Roblox shares sink after safety measures force bookings forecast cut
Roblox’s push to make chats safer is cutting growth, and Wall Street punished the stock as bookings guidance fell and losses could top $7 billion.

Roblox is learning the cost of making a fast-growing platform safer for children and younger teens. The company’s latest forecast cut, which sent shares down 24% in premarket trading and put more than $7 billion of market value at risk, showed investors that tighter controls can slow the very growth that made the business so valuable.
The San Mateo, California, company now expects full-year 2026 bookings of $7.33 billion to $7.6 billion, down sharply from a prior forecast of $8.28 billion to $8.55 billion. Roblox said the lower outlook reflects friction from a broader safety overhaul that includes age-based accounts, age verification, expanded content monitoring and more restrictive communication features. The measures are designed to reduce exposure to harmful content, but they also make the platform harder to use and harder to grow.
That tension was already visible in the company’s first-quarter results. Roblox reported revenue of $1.44 billion, bookings of $1.73 billion and daily active users of 132 million, up 35% from a year earlier. Even with those gains, the company still pulled back its full-year guidance as the safety changes began to weigh on user acquisition and engagement, especially among younger users.

The rollout has been moving for months. On January 7, Roblox said U.S. users would need to complete an age check to chat, later expanding the requirement globally wherever chat is available. By February 5, 45% of its 144 million global daily active users had already completed an age check. On April 13, the company introduced Roblox Kids accounts for ages 5 to 8 and Roblox Select accounts for ages 9 to 15, while saying more than 50% of global users and 65% of U.S. users had completed an age check. Roblox also said users under 16 would keep access to the vast majority of their favorite games at launch, while users 16 and older would see no change.

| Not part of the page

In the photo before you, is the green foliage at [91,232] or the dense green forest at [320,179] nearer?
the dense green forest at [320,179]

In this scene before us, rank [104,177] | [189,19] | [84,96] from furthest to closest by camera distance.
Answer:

Jefferies said the size of the guide cut suggested management had limited visibility, making it hard for investors to view the new forecast as merely cautious. The market response reflected a deeper concern: Roblox’s user-generated model makes moderation expensive and difficult, and the company is now trying to reassure parents, regulators and advertisers without sacrificing the growth engine that drove its rise. That balance matters more as Fortnite competes for attention and Take-Two Interactive’s expected Grand Theft Auto VI looms as another pull on time and spending.